Brief descriptive captions:

-------------------------

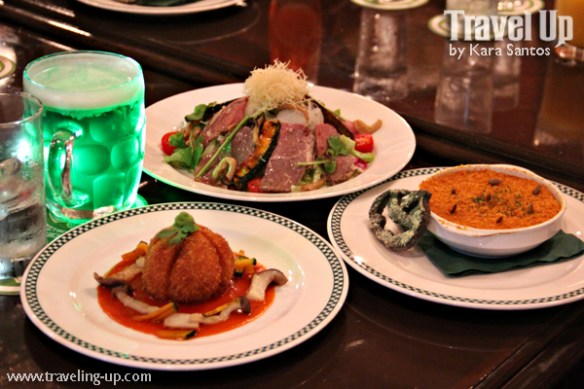 universal-studios-japan-halloween-special-finnegans-bar-grille-green-mint-beer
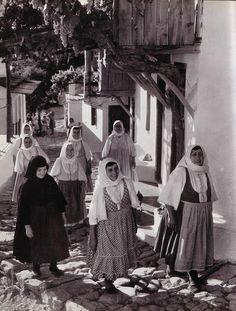 farmerswomen skopoulos (l950ies)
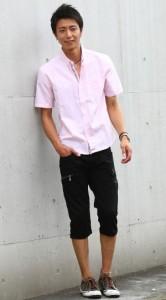 ピンクのシャツ×黒のクロップドパンツ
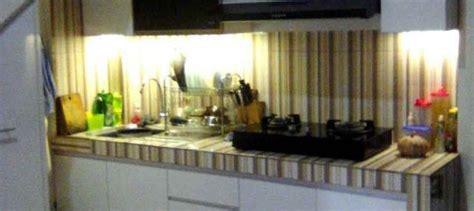 Lemari Dapur Bawah lemari dapur bawah tangga memanfaatkan ruangan sempit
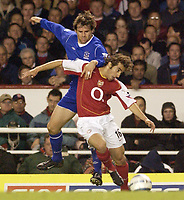 Fotball<br /> England 2004/2005<br /> Foto: SBI/Digitalsport<br /> NORWAY ONLY<br /> <br /> FA Barclays Premiership<br /> Arsenal v Everton<br /> 11th May, 2005<br /> <br /> Arsenal's Mathieu Flamini and Everton's Kevin Kilbane battle for the ball.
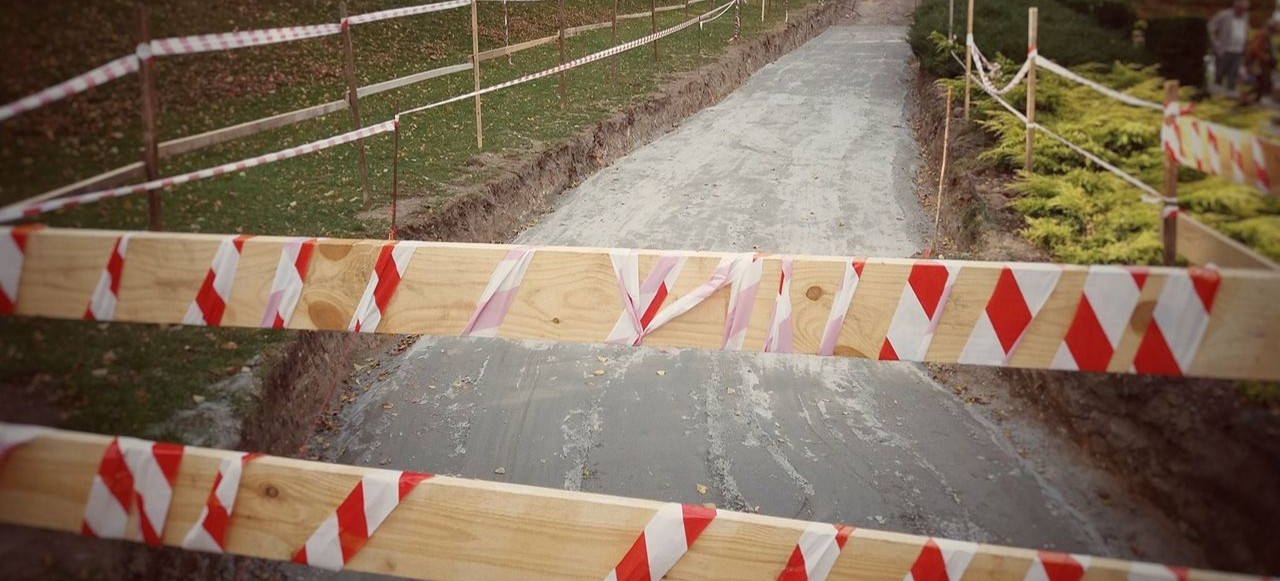 Budowa chodnika i schodów przy fontannie multimedialnej (FOTO)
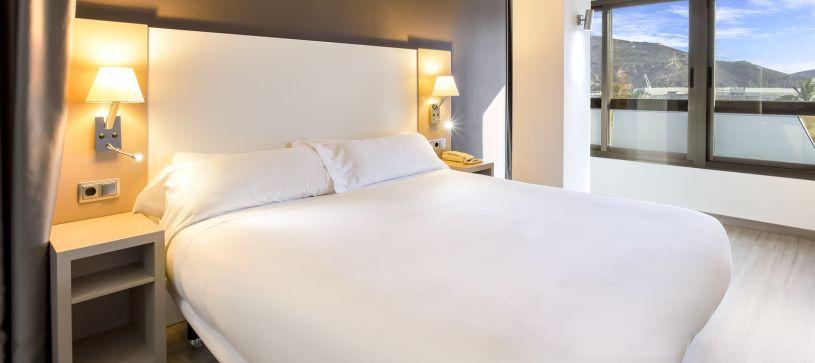 hotel-cartagena-cartagonova-cama-double-room.jpg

-------------------------

## Assignment
When you reach a picture in the records above, pass over it and transcribe the rest exactly.

## Written response
 universal-studios-japan-halloween-special-finnegans-bar-grille-green-mint-beer
 farmerswomen skopoulos (l950ies)
 ピンクのシャツ×黒のクロップドパンツ
 Lemari Dapur Bawah lemari dapur bawah tangga memanfaatkan ruangan sempit
 Fotball<br /> England 2004/2005<br /> Foto: SBI/Digitalsport<br /> NORWAY ONLY<br /> <br /> FA Barclays Premiership<br /> Arsenal v Everton<br /> 11th May, 2005<br /> <br /> Arsenal's Mathieu Flamini and Everton's Kevin Kilbane battle for the ball.
 Budowa chodnika i schodów przy fontannie multimedialnej (FOTO)
 hotel-cartagena-cartagonova-cama-double-room.jpg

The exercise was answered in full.